I'm trying to understand the code of Transformer (https://github.com/SamLynnEvans/Transformer).
If seeing the train_model function in "train" script, I wonder why need to use the different sequence length of trg_input from trg:
trg_input = trg[:, :-1]
In this case, the sequence length of trg_input is "seq_len(trg) - 1". It means that trg is like:
<sos> tok1 tok2 tokn <eos>
and trg_input is like:
<sos> tok1 tok2 tokn (no eos token)
Please let me know the reason.
Thank you.
The related code is like below:
for i, batch in enumerate(opt.train):
src = batch.src.transpose(0, 1).to('cuda')
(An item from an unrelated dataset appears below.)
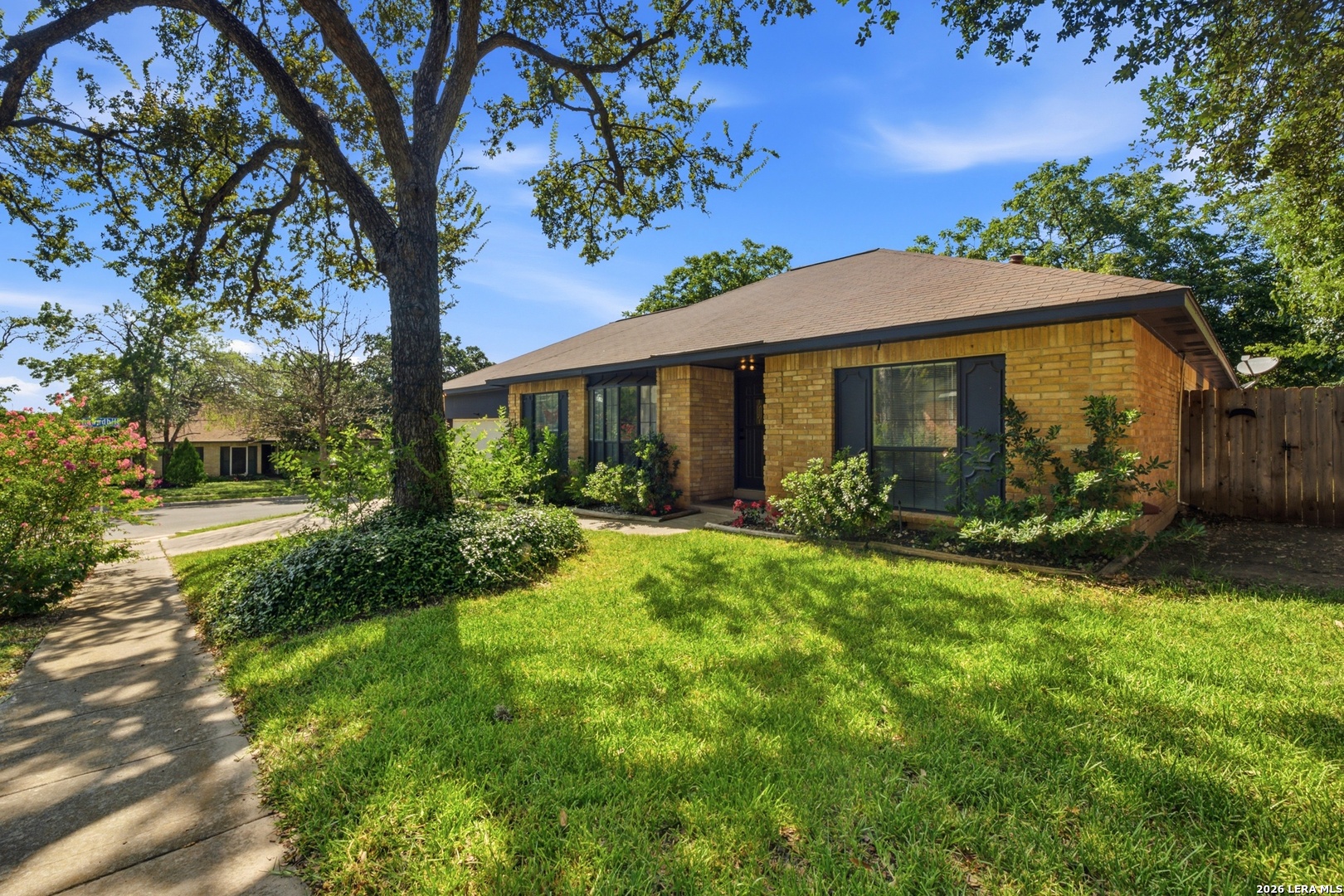 7867 Lark Ridge San Antonio TX 78250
trg = batch.trg.transpose(0, 1).to('cuda')
trg_input = trg[:, :-1]
src_mask, trg_mask = create_masks(src, trg_input, opt)
preds = model(src, trg_input, src_mask, trg_mask)
ys = trg[:, 1:].contiguous().view(-1)
opt.optimizer.zero_grad()
loss = F.cross_entropy(preds.view(-1, preds.size(-1)), ys, ignore_index=opt.trg_pad)
loss.backward()
opt.optimizer.step()
def create_masks(src, trg, opt):
src_mask = (src != opt.src_pad).unsqueeze(-2)
if trg is not None:
trg_mask = (trg != opt.trg_pad).unsqueeze(-2)
size = trg.size(1) # get seq_len for matrix
np_mask = nopeak_mask(size, opt)
if trg.is_cuda:
np_mask.cuda()
trg_mask = trg_mask & np_mask
else:
trg_mask = None
return src_mask, trg_mask